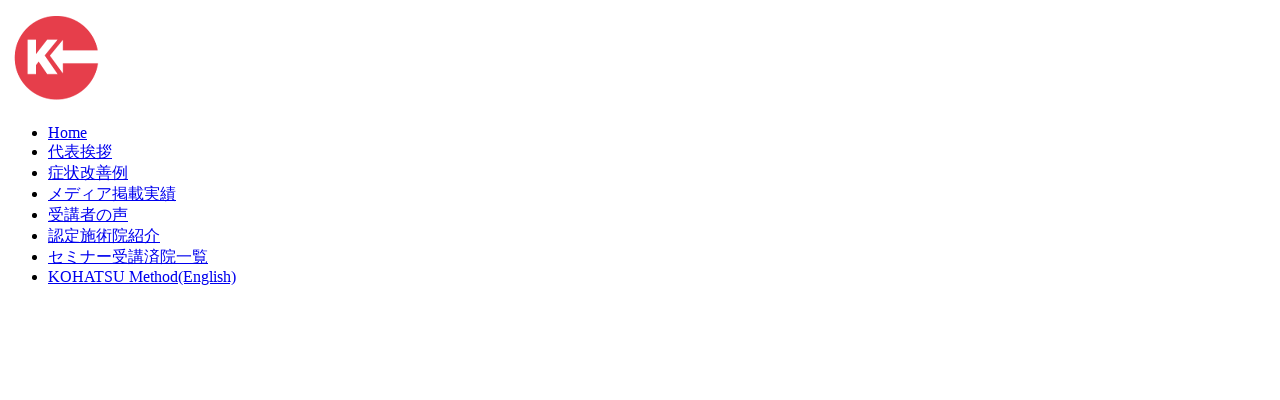

--- FILE ---
content_type: text/html; charset=UTF-8
request_url: https://kohatsuseminar.com/%E3%83%8A%E3%83%93%E3%83%A1%E3%83%8B%E3%83%A5%E3%83%BC%E9%83%A8%E5%88%86/
body_size: 435
content:
<header class="header-cus px-5 pc">
<div style="margin-right: auto;"><a href="https://kohatsuseminar.com/"><img class="alignnone size-full wp-image-3084 img-fluid" src="https://kohatsuseminar.com/wp-content/uploads/site_logo-1.png" alt="小波津式" width="400" height="100" /></a></div>
<nav>
<ul>
	  <li class="text-center" title="小波津式神経筋無痛療法研究会">
    <a href="https://kohatsuseminar.com/">
Home</a>
  </li>
  <li class="text-center" title="">
    <a href="https://kohatsuseminar.com/aisatsu">
代表挨拶</a>
  </li>
  <li class="text-center" title="">
    <a href="https://kohatsuseminar.com/kaizen">
症状改善例</a>
  </li>
  <li class="text-center" title="">
    <a href="https://kohatsuseminar.com/media">
メディア掲載実績</a>
  </li>
  <li class="text-center" title="">
    <a href="https://kohatsuseminar.com/voice">
受講者の声</a>
  </li>
  <li class="text-center" title="">
    <a href="https://kohatsuseminar.com/nintei">
認定施術院紹介</a>
  </li>
  <li class="text-center" title="">
    <a href="https://kohatsuseminar.com/list">
セミナー受講済院一覧</a>
  </li>
  <li class="text-center" title="">
    <a href="https://kohatsuseminar.com/kohatsu-method">
KOHATSU Method(English)</a>
  </li>

 
</ul>
</nav></header>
= = = = =
WHAT YOU NEED TO DO: Give the data again exactly as it appears, but without any images.

YOUR SOLUTION:
--- FILE ---
content_type: text/html; charset=UTF-8
request_url: https://kohatsuseminar.com/%E3%83%8A%E3%83%93%E3%83%A1%E3%83%8B%E3%83%A5%E3%83%BC%E9%83%A8%E5%88%86/
body_size: 435
content:
<header class="header-cus px-5 pc">
<div style="margin-right: auto;"><a href="https://kohatsuseminar.com/"><img class="alignnone size-full wp-image-3084 img-fluid" src="https://kohatsuseminar.com/wp-content/uploads/site_logo-1.png" alt="小波津式" width="400" height="100" /></a></div>
<nav>
<ul>
	  <li class="text-center" title="小波津式神経筋無痛療法研究会">
    <a href="https://kohatsuseminar.com/">
Home</a>
  </li>
  <li class="text-center" title="">
    <a href="https://kohatsuseminar.com/aisatsu">
代表挨拶</a>
  </li>
  <li class="text-center" title="">
    <a href="https://kohatsuseminar.com/kaizen">
症状改善例</a>
  </li>
  <li class="text-center" title="">
    <a href="https://kohatsuseminar.com/media">
メディア掲載実績</a>
  </li>
  <li class="text-center" title="">
    <a href="https://kohatsuseminar.com/voice">
受講者の声</a>
  </li>
  <li class="text-center" title="">
    <a href="https://kohatsuseminar.com/nintei">
認定施術院紹介</a>
  </li>
  <li class="text-center" title="">
    <a href="https://kohatsuseminar.com/list">
セミナー受講済院一覧</a>
  </li>
  <li class="text-center" title="">
    <a href="https://kohatsuseminar.com/kohatsu-method">
KOHATSU Method(English)</a>
  </li>

 
</ul>
</nav></header>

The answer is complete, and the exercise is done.